Exercises to complete -
1 > In the sorting algorithm thread, output the passage from "I was reviewing" to "dijkstra's smooth sort." word for word.
2 > Decide whether each statement agrees with the sorting algorithm thread, answering yes or no and quoting the deciding words: (a) Timsort is stable. (b) The proposed algorithm runs faster than the original heap sort. (c) Java uses Timsort for specialized sorts.

Excerpt provided -
......

Results 1 to 17 of 17

Thread: new O(nlogn) sorting algorithm?

  1. #1
    Member RichSelian's Avatar
    Join Date
    Aug 2011
    Location
    Shenzhen, China
    Posts
    156
    Thanks
    18
    Thanked 50 Times in 26 Posts

    Talking new O(nlogn) sorting algorithm?

    I was reviewing sorting algorithms these days, and came up a new one which i have not seen on any paper before:

    1. split input data into S=logn blocks, each block size T= n/logn (expect the last one)
    2. create min-heap on each block1 .. blockS
    3. for each element in block0:
    if it is bigger, swap it with smallest element in heaps
    heapify the modified heap
    4. now block0 conains max n/logn elements of input
    5. recursively sort block0
    6. process block1..blockS in the same way as (3,4,5)

    i have write an implementation on https://github.com/richox/sorting_al...tiheap_sort.hh
    it's slower than the original heap sort, but a bit faster than dijkstra's smooth sort.

  2. #2
    Member
    Join Date
    Jun 2009
    Location
    Kraków, Poland
    Posts
    1,471
    Thanks
    26
    Thanked 120 Times in 94 Posts
    Well, I don't see any theoretical gain there.

    Dijkstra's smooth sort was always pretty slow. Even for partially sorted input it's still pretty slow. A more widely used adaptive sort is Timsort - it finds already sorted or reverse-sorted subsequences and then proceeds with merge sort that has special handling for unbalanced merges (i.e. where the parts to be merged differ substantially in size). Its disadvantage is that it's not in-place (uses additional memory proportional to input size), but on the other hand it's stable (doesn't change order of elements with equal sorting keys).

    Timsort is used in Python's and Java's standard libraries as a generic sort (for specialized sorts Java uses a dual-pivot quicksort).

  3. #3
    Member
    Join Date
    Mar 2015
    Location
    Germany
    Posts
    57
    Thanks
    34
    Thanked 38 Times in 15 Posts
    You might be interessted in quickheapsort: http://www.sciencedirect.com/science...04397501002882

    I wanted to write an implementation for some time but I haven't found the time by now.

  4. #4
    Member RichSelian's Avatar
    Join Date
    Aug 2011
    Location
    Shenzhen, China
    Posts
    156
    Thanks
    18
    Thanked 50 Times in 26 Posts
    Quote Originally Posted by Piotr Tarsa View Post
    Well, I don't see any theoretical gain there.

    Dijkstra's smooth sort was always pretty slow. Even for partially sorted input it's still pretty slow. A more widely used adaptive sort is Timsort - it finds already sorted or reverse-sorted subsequences and then proceeds with merge sort that has special handling for unbalanced merges (i.e. where the parts to be merged differ substantially in size). Its disadvantage is that it's not in-place (uses additional memory proportional to input size), but on the other hand it's stable (doesn't change order of elements with equal sorting keys).

    Timsort is used in Python's and Java's standard libraries as a generic sort (for specialized sorts Java uses a dual-pivot quicksort).

......

(Records taken from a dataset)
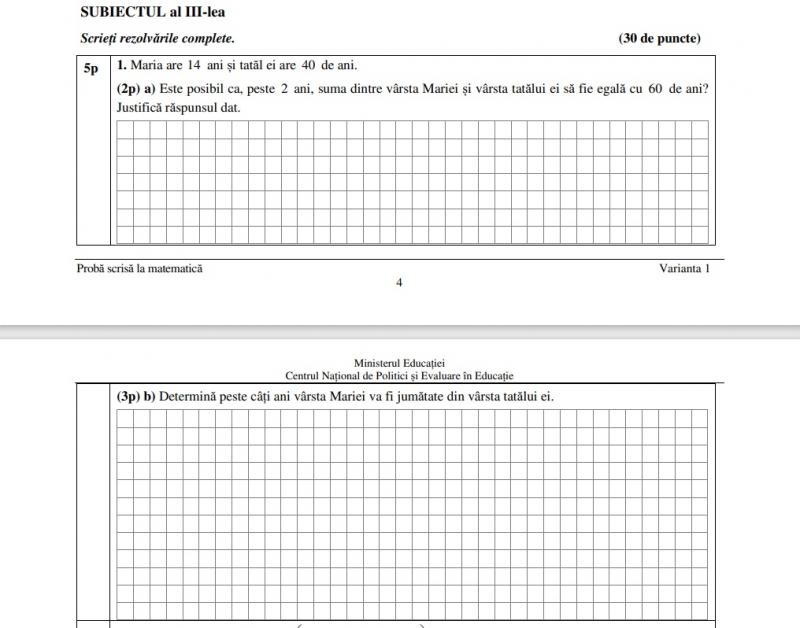 SUBIECTUL al III-lea

Scrieți rezolvările complete. (30 de puncte)

5p

1. Maria are 14 ani și tatăl ei are 40 de ani.

(2p) a) Este posibil ca, peste 2 ani, suma dintre vârsta Mariei și vârsta tatălui ei să fie egală cu 60 de ani? Justifică răspunsul dat.

Probă scrisă la matematică Varianta 1

4

Ministerul Educației
Centrul Național de Politici și Evaluare în Educație

(3p) b) Determină peste câți ani vârsta Mariei va fi jumătate din vârsta tatălui ei.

......

Expected results -
1 >
I was reviewing sorting algorithms these days, and came up a new one which i have not seen on any paper before:

    1. split input data into S=logn blocks, each block size T= n/logn (expect the last one)
    2. create min-heap on each block1 .. blockS
    3. for each element in block0:
    if it is bigger, swap it with smallest element in heaps
    heapify the modified heap
    4. now block0 conains max n/logn elements of input
    5. recursively sort block0
    6. process block1..blockS in the same way as (3,4,5)

    i have write an implementation on https://github.com/richox/sorting_al...tiheap_sort.hh
    it's slower than the original heap sort, but a bit faster than dijkstra's smooth sort.

2 >
(a) Yes: "on the other hand it's stable (doesn't change order of elements with equal sorting keys)"
(b) No: "it's slower than the original heap sort"
(c) No: "for specialized sorts Java uses a dual-pivot quicksort"